Music can be a movement of hospitality, a making space for another person. Words can be bulky, but a tune or a song is often able to squeeze its way into even the narrowest of hearts. We don't recite epic poems or read Rahner to napping infants; we do, however, sing soft lullabies that sooth and reassure them of our presence.

I began by wondering about parental desires for children. I doubt sincerely that my parents ever dreamed that I would be an Irish music playing Jesuit. But through their love and support, I have been able to claim my place in my religious and cultural heritage.


Joe said...

You may not be destined to become a dad, but I have a hunch you'll do A-OK as a Father.

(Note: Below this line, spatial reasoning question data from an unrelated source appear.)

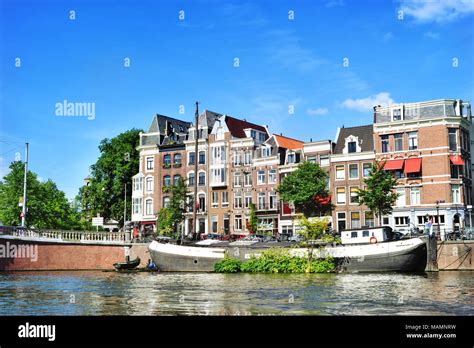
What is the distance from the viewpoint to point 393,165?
55406 mm

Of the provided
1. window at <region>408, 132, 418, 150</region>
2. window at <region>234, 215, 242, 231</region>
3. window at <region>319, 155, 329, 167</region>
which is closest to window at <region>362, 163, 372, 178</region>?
window at <region>319, 155, 329, 167</region>

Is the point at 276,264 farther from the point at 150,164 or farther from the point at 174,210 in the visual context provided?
the point at 150,164

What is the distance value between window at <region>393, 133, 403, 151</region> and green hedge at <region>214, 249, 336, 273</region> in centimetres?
1938

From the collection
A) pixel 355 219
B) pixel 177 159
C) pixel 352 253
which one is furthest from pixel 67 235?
pixel 352 253

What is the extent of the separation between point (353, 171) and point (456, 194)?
1079 cm

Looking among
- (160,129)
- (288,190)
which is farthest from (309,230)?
(160,129)

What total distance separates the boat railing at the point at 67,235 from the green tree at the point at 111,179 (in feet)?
55.6

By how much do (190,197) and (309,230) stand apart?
89.7 ft

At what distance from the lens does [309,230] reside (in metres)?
45.0

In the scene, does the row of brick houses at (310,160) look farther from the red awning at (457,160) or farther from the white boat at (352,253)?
the white boat at (352,253)

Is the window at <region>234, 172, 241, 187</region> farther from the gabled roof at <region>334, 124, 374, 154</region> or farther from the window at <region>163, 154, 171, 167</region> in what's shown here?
the gabled roof at <region>334, 124, 374, 154</region>

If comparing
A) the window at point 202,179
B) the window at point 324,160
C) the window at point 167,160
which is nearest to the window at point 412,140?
the window at point 324,160

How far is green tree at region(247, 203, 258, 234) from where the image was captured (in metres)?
63.7
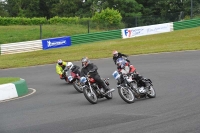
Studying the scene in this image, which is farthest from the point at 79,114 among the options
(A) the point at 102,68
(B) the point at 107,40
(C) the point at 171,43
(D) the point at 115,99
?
(B) the point at 107,40

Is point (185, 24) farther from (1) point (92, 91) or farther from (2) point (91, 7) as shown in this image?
(2) point (91, 7)

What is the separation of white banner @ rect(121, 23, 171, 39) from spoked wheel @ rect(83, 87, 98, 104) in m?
28.4

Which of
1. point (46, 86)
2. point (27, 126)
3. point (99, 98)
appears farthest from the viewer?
point (46, 86)

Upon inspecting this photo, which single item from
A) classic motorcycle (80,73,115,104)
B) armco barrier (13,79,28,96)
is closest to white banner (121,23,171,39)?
Answer: armco barrier (13,79,28,96)

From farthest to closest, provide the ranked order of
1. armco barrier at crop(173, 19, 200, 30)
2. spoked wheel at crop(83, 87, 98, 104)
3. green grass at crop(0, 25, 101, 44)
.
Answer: armco barrier at crop(173, 19, 200, 30)
green grass at crop(0, 25, 101, 44)
spoked wheel at crop(83, 87, 98, 104)

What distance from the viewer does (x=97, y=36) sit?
40.8m

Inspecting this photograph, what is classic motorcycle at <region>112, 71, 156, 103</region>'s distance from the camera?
42.4 ft

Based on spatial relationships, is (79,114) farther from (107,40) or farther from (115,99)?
(107,40)

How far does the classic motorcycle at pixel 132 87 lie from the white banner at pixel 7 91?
4.40 metres

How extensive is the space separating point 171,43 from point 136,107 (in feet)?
78.3

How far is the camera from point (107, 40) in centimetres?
4081

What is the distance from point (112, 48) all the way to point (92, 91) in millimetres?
21911

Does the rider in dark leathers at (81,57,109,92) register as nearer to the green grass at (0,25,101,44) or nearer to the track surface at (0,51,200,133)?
the track surface at (0,51,200,133)

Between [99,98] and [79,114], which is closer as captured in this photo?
[79,114]
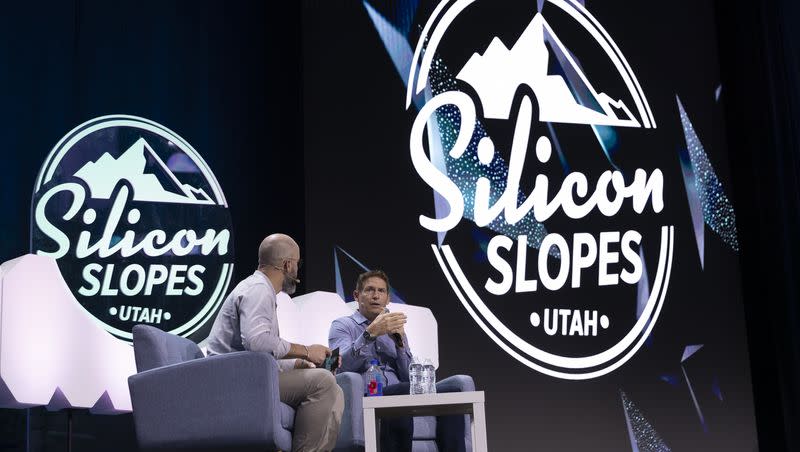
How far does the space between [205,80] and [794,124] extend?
3609 millimetres

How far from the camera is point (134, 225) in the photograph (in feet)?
17.0

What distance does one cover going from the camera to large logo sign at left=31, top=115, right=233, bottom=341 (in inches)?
196

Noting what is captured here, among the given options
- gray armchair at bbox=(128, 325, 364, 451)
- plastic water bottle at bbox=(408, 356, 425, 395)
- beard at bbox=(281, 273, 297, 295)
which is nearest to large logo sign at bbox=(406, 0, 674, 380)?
plastic water bottle at bbox=(408, 356, 425, 395)

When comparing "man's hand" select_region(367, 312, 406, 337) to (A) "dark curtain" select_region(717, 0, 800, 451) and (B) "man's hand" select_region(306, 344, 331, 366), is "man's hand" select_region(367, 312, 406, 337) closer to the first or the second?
(B) "man's hand" select_region(306, 344, 331, 366)

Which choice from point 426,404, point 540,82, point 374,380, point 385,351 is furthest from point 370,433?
point 540,82

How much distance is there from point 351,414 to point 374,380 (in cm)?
18

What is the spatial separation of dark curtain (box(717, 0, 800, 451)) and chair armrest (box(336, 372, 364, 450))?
9.76 feet

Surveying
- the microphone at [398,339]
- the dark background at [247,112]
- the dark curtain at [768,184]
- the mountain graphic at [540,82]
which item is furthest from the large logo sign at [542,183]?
the microphone at [398,339]

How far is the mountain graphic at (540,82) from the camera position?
18.7 ft

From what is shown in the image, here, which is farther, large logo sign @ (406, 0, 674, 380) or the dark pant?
large logo sign @ (406, 0, 674, 380)

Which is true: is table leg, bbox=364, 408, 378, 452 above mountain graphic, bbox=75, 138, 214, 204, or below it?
below

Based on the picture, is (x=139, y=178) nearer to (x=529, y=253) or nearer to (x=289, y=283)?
(x=289, y=283)

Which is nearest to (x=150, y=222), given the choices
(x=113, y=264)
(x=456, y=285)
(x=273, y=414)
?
(x=113, y=264)

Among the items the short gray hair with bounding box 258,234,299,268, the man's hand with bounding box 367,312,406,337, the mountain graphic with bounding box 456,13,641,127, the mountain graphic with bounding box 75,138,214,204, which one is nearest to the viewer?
the short gray hair with bounding box 258,234,299,268
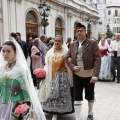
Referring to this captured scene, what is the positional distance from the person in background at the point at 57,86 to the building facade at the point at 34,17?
12.0 m

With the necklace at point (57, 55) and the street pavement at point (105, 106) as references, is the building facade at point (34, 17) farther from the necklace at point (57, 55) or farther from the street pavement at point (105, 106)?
the necklace at point (57, 55)

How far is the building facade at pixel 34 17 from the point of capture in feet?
53.6

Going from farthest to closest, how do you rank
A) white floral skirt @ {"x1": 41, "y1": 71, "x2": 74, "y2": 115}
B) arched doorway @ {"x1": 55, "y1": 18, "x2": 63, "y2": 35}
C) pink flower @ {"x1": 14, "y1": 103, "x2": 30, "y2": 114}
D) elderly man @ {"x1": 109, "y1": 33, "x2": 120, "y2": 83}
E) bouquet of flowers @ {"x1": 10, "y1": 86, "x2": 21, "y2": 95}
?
1. arched doorway @ {"x1": 55, "y1": 18, "x2": 63, "y2": 35}
2. elderly man @ {"x1": 109, "y1": 33, "x2": 120, "y2": 83}
3. white floral skirt @ {"x1": 41, "y1": 71, "x2": 74, "y2": 115}
4. bouquet of flowers @ {"x1": 10, "y1": 86, "x2": 21, "y2": 95}
5. pink flower @ {"x1": 14, "y1": 103, "x2": 30, "y2": 114}

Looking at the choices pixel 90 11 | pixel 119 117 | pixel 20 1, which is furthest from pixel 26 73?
pixel 90 11

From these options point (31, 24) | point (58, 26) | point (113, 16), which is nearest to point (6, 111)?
point (31, 24)

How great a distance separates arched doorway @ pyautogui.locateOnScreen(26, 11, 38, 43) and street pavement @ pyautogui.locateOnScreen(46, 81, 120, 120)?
13.4 m

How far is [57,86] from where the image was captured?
4.20 m

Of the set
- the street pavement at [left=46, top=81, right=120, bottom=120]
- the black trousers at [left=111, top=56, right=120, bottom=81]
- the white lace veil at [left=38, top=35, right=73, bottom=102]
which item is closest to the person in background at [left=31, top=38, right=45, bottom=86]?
the street pavement at [left=46, top=81, right=120, bottom=120]

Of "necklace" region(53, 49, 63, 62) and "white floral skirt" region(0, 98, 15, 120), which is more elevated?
"necklace" region(53, 49, 63, 62)

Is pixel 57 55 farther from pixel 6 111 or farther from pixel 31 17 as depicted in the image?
pixel 31 17

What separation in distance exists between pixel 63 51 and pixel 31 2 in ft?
51.5

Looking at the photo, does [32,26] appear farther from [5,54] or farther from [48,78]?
[5,54]

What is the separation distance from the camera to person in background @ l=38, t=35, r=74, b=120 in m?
4.17

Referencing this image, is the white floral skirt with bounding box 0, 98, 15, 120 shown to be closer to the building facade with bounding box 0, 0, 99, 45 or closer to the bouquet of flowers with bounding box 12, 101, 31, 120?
the bouquet of flowers with bounding box 12, 101, 31, 120
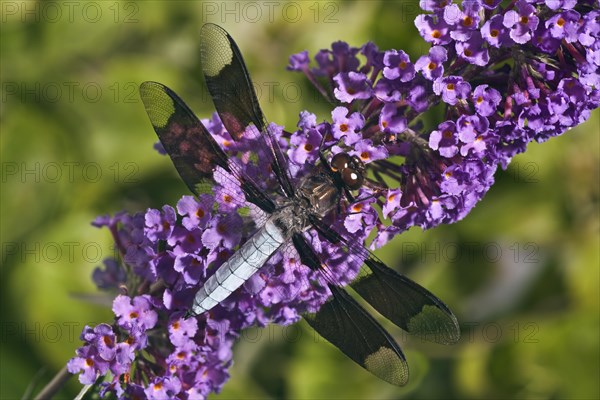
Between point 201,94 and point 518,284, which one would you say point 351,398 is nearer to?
point 518,284

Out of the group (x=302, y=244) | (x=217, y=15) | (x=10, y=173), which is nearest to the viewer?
(x=302, y=244)

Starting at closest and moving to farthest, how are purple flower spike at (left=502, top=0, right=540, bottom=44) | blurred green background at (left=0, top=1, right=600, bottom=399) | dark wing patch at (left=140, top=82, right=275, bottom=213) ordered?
1. purple flower spike at (left=502, top=0, right=540, bottom=44)
2. dark wing patch at (left=140, top=82, right=275, bottom=213)
3. blurred green background at (left=0, top=1, right=600, bottom=399)

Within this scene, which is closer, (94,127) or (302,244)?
(302,244)

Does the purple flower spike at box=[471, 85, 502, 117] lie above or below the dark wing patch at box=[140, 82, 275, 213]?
above

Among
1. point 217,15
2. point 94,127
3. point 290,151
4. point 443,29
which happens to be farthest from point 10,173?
point 443,29

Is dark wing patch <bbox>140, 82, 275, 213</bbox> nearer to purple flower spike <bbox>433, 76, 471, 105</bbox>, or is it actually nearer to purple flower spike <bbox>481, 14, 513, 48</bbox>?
purple flower spike <bbox>433, 76, 471, 105</bbox>

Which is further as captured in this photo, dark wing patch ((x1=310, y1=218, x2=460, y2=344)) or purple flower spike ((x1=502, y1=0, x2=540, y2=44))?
dark wing patch ((x1=310, y1=218, x2=460, y2=344))

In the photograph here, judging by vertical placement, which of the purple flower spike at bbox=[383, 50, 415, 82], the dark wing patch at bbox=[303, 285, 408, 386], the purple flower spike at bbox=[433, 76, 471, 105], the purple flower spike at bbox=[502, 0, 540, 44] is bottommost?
the dark wing patch at bbox=[303, 285, 408, 386]

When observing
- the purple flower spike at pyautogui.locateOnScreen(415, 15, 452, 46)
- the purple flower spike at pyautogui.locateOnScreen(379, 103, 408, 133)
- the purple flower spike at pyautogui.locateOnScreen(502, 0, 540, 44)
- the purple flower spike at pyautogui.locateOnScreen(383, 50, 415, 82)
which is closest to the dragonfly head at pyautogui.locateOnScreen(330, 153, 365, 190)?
the purple flower spike at pyautogui.locateOnScreen(379, 103, 408, 133)

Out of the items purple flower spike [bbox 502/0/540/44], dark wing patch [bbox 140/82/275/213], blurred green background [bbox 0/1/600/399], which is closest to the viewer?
purple flower spike [bbox 502/0/540/44]

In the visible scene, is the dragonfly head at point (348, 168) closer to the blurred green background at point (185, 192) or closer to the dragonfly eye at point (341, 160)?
the dragonfly eye at point (341, 160)
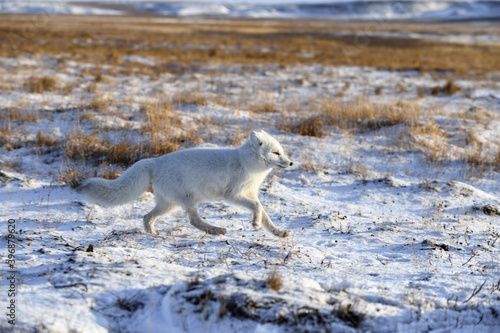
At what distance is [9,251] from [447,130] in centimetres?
1015

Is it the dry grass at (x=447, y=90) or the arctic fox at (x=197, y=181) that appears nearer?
the arctic fox at (x=197, y=181)

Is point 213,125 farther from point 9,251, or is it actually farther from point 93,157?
point 9,251

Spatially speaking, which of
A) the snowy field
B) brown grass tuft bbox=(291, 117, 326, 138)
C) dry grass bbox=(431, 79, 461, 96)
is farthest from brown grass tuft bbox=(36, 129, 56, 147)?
dry grass bbox=(431, 79, 461, 96)

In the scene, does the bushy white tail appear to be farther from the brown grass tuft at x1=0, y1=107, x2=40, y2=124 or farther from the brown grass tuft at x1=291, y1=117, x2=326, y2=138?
the brown grass tuft at x1=0, y1=107, x2=40, y2=124

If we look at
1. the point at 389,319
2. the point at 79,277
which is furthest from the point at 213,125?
the point at 389,319

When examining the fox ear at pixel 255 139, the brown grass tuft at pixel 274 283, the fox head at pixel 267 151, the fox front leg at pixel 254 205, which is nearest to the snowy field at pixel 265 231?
the brown grass tuft at pixel 274 283

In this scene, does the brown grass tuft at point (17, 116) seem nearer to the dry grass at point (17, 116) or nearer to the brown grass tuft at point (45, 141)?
the dry grass at point (17, 116)

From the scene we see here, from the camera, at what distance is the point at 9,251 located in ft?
13.6

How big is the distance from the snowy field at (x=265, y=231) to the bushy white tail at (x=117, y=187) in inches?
20.6

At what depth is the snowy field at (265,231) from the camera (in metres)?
3.43

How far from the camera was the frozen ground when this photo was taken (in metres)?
3.39

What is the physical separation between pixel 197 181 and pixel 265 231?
1.34m

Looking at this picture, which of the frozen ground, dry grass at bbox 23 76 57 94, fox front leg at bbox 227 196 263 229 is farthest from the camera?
dry grass at bbox 23 76 57 94

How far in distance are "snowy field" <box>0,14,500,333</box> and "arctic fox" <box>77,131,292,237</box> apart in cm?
40
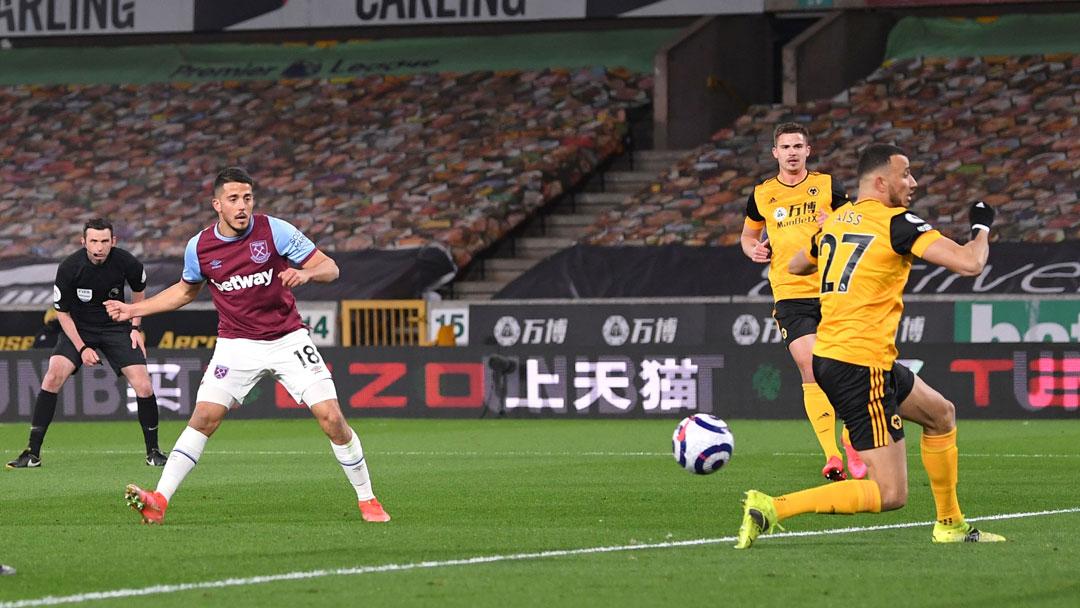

P.S. My only REAL wish for my sons' future is: "Please get to Heaven, I want you to meet my grandmothers." Oh, and to get educated by Jesuits.

Anonymous said...

Congrats, on getting the message out.

In Jesus,
Maria in the UK

Karen said...

Sadly, these days I wonder if my children will have a chance to grow up, or if they'll be murdered by marauding bands of radical Muslims. Or nuked by North Korea. Or 25 other horrible possibilities. I can't imagine hoping for a particular profession, as my parents must have done. I should follow Joe's lead and just worry about them getting into heaven.

On a lighter note, I dream of my daughter passing Alegebra II, this time.